Tested on an Android device with OpenCL and XNNPACK delegates, so it might work for you, too.

johan-sightic commented 2 months ago

I see, thank you very muck for such a good answer, I will do some tests to see if this is a valid approach for us!

AlexanderLutsenko commented 2 months ago

@johan-sightic Hey, I just found a much better solution:

@nobuco.traceable
def get_crop(x, center_y, center_x, h, w):
    return x[:, :, center_y - h:center_y + h, center_x - w:center_x + w]

@nobuco.converter(get_crop, channel_ordering_strategy=nobuco.ChannelOrderingStrategy.FORCE_TENSORFLOW_ORDER)
def converter_get_crop(x, center_y, center_x, h, w):
    def func(x, center_y, center_x, h, w):
        return tf.image.crop_to_bounding_box(x, center_y - h, center_x - w, h*2, w*2)
    return func

It translates to normal tf.slice, so no custom binaries required.

johan-sightic commented 2 months ago

@johan-sightic Hey, I just found a much better solution:

@nobuco.traceable
def get_crop(x, center_y, center_x, h, w):
    return x[:, :, center_y - h:center_y + h, center_x - w:center_x + w]

@nobuco.converter(get_crop, channel_ordering_strategy=nobuco.ChannelOrderingStrategy.FORCE_TENSORFLOW_ORDER)
def converter_get_crop(x, center_y, center_x, h, w):
    def func(x, center_y, center_x, h, w):
        return tf.image.crop_to_bounding_box(x, center_y - h, center_x - w, h*2, w*2)
    return func

It translates to normal tf.slice, so no custom binaries required.

Thank you very much!
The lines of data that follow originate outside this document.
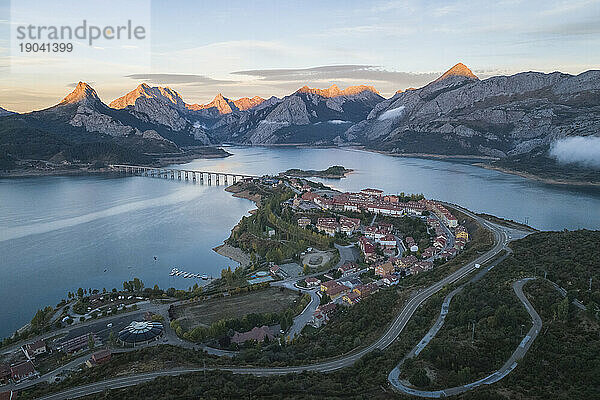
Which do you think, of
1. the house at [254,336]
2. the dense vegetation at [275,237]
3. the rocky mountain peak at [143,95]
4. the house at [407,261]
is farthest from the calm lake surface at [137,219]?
the rocky mountain peak at [143,95]

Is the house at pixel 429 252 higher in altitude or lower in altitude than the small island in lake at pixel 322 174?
lower

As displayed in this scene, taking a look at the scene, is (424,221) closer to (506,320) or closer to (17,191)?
(506,320)

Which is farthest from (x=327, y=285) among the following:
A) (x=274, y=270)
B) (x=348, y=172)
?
(x=348, y=172)

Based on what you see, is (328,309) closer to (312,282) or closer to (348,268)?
(312,282)

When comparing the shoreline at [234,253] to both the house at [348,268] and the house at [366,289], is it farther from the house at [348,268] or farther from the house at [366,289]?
the house at [366,289]

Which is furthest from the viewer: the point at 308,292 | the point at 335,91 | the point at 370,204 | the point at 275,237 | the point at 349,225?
the point at 335,91

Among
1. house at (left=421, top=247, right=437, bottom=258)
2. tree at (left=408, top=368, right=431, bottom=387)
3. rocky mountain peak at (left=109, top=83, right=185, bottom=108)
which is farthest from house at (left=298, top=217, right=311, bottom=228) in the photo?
rocky mountain peak at (left=109, top=83, right=185, bottom=108)

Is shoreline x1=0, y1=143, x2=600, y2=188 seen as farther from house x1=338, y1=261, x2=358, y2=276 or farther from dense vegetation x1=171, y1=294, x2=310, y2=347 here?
dense vegetation x1=171, y1=294, x2=310, y2=347
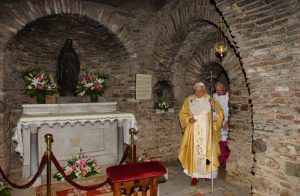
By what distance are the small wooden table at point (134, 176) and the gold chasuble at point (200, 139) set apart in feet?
7.80

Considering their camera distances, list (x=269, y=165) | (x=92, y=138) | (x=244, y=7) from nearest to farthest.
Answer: (x=244, y=7)
(x=269, y=165)
(x=92, y=138)

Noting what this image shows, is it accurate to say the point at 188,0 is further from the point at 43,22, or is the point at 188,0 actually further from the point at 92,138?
the point at 92,138

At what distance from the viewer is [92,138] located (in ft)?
21.2

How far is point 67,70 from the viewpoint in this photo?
670 cm

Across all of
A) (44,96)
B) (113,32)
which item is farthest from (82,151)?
(113,32)

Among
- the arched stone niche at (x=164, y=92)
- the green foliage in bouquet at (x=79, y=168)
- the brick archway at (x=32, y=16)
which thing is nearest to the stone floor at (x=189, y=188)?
the green foliage in bouquet at (x=79, y=168)

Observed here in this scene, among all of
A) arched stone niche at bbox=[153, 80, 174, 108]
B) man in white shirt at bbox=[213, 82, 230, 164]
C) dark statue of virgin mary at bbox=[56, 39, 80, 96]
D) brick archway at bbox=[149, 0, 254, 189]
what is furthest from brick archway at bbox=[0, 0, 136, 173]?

This seems to work! I'm not sure how much of my model is actually run on cpu vs gpu because I don't quite understand the log output but at least it runs about 75% faster now :smile:

AlexanderLutsenko commented 2 months ago

@tonystratum I'm closing the issue for now due to inactivity. Please reopen if it's still relevant.